Page:Revue des Deux Mondes - 1869 - tome 81.djvu/888

La bibliothèque libre.
Le texte de cette page a été corrigé et est conforme au fac-similé.

C’était introduire trop de sagesse dans une œuvre de passion ; aussi fut-il passé outre. Dans une assemblée convoquée extraordinairement, un tarif exorbitant sut voté à une majorité considérable. Le nombre cause de ces ivresses ; il étouffait ici la conscience non-seulement du mal qu’on allait faire à autrui, mais du mal qu’on allait se faire à soi-même. L’industrie des imprimeurs n’était point à même de supporter le surcroît de charges qu’on lui infligeait : pour certains travaux, c’était un arrêt d’émigration ; pour d’autres, c’était une existence végétative. La moins sombre perspective pour la profession était un dépérissement sur place, une clientèle diminuée de tout ce que la concurrence étrangère allait lui enlever. De tels scrupules ne touchent jamais ceux qu’aveugle un intérêt étroit.

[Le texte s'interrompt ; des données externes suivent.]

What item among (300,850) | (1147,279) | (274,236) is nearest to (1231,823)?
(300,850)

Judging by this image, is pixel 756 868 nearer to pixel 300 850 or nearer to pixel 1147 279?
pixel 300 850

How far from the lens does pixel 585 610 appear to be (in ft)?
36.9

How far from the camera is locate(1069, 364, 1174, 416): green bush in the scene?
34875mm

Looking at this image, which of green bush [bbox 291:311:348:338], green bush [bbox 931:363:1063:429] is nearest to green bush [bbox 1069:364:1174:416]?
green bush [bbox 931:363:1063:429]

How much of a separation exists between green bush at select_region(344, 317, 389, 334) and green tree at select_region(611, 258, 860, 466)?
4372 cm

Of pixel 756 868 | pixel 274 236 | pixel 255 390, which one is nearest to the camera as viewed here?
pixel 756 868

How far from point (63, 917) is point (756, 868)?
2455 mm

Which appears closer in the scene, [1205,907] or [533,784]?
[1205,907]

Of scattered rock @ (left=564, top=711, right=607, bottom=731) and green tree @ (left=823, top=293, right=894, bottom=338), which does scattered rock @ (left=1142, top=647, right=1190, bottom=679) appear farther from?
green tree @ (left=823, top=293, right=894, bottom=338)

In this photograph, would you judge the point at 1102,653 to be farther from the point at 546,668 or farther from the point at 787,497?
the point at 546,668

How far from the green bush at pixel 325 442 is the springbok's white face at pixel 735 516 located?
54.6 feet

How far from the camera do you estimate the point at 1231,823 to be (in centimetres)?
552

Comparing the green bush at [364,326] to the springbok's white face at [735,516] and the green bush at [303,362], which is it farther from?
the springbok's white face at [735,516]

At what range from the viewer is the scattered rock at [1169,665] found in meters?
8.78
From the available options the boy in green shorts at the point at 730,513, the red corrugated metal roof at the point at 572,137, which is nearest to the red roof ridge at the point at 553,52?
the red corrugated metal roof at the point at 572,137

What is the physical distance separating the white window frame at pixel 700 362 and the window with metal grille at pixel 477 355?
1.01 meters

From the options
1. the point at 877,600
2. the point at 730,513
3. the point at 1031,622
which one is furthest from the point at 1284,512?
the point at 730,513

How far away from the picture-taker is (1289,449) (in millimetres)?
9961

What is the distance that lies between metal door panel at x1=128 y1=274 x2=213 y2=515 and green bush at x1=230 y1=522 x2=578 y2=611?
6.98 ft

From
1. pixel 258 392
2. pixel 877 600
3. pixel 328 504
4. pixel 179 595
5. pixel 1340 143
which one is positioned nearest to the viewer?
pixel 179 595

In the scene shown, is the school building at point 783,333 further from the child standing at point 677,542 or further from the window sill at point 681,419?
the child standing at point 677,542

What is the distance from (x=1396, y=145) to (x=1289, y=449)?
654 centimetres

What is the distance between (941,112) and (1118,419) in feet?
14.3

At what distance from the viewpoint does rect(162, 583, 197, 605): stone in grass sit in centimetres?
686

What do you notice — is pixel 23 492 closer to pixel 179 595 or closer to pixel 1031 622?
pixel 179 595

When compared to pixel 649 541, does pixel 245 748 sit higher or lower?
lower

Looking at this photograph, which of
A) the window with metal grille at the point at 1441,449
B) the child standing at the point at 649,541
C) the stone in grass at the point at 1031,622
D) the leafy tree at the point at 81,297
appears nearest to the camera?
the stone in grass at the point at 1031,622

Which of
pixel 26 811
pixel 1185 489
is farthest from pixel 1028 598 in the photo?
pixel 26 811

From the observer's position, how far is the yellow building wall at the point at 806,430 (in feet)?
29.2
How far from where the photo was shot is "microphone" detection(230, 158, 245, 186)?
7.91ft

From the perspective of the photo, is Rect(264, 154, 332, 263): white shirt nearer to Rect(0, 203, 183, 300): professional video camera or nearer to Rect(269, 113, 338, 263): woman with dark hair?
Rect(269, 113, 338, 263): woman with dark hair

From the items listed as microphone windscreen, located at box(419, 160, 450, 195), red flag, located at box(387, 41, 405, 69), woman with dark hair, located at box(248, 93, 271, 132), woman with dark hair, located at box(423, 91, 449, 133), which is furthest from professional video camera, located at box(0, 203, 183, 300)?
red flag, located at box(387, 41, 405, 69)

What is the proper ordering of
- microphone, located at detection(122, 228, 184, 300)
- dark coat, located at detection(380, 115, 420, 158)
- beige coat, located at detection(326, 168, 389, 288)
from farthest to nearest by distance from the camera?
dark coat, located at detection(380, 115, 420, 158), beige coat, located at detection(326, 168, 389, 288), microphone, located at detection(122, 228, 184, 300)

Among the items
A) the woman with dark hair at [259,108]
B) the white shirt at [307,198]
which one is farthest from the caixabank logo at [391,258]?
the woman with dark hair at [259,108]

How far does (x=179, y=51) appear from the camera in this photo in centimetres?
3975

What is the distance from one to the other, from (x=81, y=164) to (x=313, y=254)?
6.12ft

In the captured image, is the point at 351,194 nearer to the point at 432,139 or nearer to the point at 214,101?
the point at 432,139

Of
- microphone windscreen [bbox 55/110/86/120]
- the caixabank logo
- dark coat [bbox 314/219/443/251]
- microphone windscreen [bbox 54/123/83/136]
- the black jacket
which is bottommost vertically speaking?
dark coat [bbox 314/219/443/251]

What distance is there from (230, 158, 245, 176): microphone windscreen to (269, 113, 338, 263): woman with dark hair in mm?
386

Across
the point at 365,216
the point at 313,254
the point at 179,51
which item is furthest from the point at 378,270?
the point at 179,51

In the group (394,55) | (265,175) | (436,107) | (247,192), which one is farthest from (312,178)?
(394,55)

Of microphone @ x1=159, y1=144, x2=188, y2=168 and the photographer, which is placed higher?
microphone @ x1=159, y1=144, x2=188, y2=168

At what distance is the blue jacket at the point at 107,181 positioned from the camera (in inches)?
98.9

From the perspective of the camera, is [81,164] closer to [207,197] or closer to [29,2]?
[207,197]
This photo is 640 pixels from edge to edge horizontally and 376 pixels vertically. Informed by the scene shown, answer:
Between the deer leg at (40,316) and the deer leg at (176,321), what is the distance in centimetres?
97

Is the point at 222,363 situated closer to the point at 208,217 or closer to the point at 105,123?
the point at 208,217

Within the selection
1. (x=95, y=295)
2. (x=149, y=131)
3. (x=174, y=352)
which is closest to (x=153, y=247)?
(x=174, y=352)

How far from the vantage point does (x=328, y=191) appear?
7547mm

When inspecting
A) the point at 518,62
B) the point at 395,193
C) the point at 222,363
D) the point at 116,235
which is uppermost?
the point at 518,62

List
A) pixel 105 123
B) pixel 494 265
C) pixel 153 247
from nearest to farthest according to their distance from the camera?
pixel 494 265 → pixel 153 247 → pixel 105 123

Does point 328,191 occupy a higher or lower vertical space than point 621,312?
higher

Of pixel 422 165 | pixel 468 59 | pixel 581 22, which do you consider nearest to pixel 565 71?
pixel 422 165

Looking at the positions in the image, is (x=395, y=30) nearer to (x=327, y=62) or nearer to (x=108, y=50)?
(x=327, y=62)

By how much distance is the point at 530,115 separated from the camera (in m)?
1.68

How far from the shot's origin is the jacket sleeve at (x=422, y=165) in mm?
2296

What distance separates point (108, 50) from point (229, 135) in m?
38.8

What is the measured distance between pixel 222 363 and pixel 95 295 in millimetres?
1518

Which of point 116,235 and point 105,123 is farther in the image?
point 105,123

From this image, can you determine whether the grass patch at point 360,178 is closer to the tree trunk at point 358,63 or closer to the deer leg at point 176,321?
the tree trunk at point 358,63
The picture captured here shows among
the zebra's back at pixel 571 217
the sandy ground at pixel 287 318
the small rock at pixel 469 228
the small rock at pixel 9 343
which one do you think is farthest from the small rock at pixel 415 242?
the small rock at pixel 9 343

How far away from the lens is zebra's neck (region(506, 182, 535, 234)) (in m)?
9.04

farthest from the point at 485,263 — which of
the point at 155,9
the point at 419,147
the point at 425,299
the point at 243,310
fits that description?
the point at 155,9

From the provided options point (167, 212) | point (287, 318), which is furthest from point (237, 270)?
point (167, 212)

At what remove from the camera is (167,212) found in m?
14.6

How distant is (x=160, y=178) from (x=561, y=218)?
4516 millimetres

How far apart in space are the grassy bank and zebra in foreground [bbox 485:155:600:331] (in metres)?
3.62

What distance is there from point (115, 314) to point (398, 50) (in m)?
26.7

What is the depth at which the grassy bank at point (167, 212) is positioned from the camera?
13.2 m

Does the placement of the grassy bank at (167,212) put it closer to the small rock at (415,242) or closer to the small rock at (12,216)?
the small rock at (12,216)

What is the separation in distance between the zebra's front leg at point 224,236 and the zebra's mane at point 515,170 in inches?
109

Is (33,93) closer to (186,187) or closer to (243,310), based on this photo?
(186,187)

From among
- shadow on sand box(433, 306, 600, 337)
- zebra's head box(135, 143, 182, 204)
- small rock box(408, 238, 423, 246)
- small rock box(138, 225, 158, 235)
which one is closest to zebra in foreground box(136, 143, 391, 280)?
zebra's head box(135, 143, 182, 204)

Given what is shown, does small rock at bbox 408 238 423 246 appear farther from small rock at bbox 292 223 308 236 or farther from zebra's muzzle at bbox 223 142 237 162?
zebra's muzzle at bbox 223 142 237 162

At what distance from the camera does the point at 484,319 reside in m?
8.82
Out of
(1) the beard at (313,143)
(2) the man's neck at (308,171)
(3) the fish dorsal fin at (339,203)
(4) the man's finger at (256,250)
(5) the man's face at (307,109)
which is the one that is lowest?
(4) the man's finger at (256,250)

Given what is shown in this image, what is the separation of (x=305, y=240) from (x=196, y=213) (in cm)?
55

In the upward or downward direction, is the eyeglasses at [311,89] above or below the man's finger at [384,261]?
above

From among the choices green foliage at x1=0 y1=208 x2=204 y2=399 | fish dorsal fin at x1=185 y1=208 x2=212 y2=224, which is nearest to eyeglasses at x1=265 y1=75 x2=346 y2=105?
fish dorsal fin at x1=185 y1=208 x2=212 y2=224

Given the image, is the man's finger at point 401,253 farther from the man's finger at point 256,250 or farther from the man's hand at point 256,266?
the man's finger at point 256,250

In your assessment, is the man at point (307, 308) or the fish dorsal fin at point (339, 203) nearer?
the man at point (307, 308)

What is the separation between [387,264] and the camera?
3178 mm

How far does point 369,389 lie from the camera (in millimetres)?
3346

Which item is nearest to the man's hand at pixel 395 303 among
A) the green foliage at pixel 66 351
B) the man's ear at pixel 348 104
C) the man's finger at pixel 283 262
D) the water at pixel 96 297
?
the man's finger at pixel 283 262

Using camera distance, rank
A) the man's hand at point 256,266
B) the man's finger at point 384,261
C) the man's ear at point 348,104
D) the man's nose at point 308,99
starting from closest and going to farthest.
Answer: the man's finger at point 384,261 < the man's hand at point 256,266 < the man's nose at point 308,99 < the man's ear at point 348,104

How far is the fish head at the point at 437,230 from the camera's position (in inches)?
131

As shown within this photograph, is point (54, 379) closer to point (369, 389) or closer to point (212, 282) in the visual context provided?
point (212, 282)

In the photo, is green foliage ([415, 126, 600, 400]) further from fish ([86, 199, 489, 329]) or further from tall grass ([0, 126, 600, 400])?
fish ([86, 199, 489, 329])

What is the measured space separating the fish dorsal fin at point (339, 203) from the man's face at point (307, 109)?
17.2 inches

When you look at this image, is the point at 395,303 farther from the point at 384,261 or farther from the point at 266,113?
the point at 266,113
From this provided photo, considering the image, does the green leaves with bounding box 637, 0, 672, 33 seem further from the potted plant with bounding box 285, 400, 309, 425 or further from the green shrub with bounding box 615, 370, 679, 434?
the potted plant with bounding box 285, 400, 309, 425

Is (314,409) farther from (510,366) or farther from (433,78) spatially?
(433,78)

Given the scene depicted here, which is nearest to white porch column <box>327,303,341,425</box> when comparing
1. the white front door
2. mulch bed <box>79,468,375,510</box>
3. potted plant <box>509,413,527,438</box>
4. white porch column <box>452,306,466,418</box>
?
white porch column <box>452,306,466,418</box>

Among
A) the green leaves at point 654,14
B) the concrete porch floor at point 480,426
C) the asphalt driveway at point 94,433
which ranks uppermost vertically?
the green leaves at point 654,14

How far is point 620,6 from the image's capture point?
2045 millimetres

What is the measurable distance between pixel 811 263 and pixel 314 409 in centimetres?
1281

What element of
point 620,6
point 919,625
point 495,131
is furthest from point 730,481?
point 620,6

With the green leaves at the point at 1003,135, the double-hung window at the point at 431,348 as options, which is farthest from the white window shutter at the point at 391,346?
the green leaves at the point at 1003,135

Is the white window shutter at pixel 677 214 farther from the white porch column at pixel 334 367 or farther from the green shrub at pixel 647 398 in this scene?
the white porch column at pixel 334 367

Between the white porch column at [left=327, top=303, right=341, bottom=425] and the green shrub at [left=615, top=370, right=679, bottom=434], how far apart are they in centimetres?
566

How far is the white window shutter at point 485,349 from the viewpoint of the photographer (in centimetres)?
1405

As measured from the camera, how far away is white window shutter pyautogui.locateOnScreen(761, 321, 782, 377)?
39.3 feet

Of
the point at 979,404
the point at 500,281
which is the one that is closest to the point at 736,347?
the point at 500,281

Dans les premiers mois de 1869, l’instrument de guerre était prêt, un pacte avait été conclu contre les maîtres imprimeurs et presque à leur insu. Il fallait pourtant leur en signifier les conditions. On leur donna trois jours pour une acceptation pure et simple, sans débat préalable. Ce délai passé, le nouveau tarif devenait une sorte de loi martiale ; tout atelier où l’on ne s’y conformerait pas serait mis au ban. En vain y eut-il de la part des chefs d’industrie, appuyés d’un certain nombre d’ouvriers dissidens, une demande de sursis pour un examen contradictoire et une enquête faite en commun ; les meneurs de grève en étaient arrivés à ce degré d’impatience qu’un succès les eût moins satisfais qu’une rupture. La rupture eut donc lieu avec éclat. Le 21 mars, un dimanche, Genève en s’éveillant put lire sur ses murs un échantillon de plus des prouesses de l’Association internationale. C’était un manifeste qui frappait d’interdit les ateliers d’imprimerie et convoquait pour le lendemain les vingt-cinq sections de l’association, à l’effet d’entendre les explications du comité d’initiative. Comme avant-goût de ces explications, le manifeste ajoutait : « La permanence est établie au café Maréchal. — Les noms des ouvriers qui auront trahi leur cause seront affichés sur les murs. » Dans tout cela, point d’équivoque ; c’était dire aux vaincus : Payez rançon et sans marchander ; c’est nous qui tenons les plateaux de la balance. — Il fallut pourtant en rabattre ; le terrain se prêtait mal à une tyrannie aussi cavalière : chacun sentait qu’il y avait là comme une sorte de main mise sur la publicité, et qu’à côté du préjudice matériel pour quelques-uns ils y avait pour tous un préjudice moral. La fierté de chaque citoyen se soulevait d’ailleurs à l’idée qu’en pleine république un pareil langage fût tenu, de telles menaces fussent proférés, au mépris du droit commun et de la liberté individuelle. Coup sur coup, les protestations se succédèrent.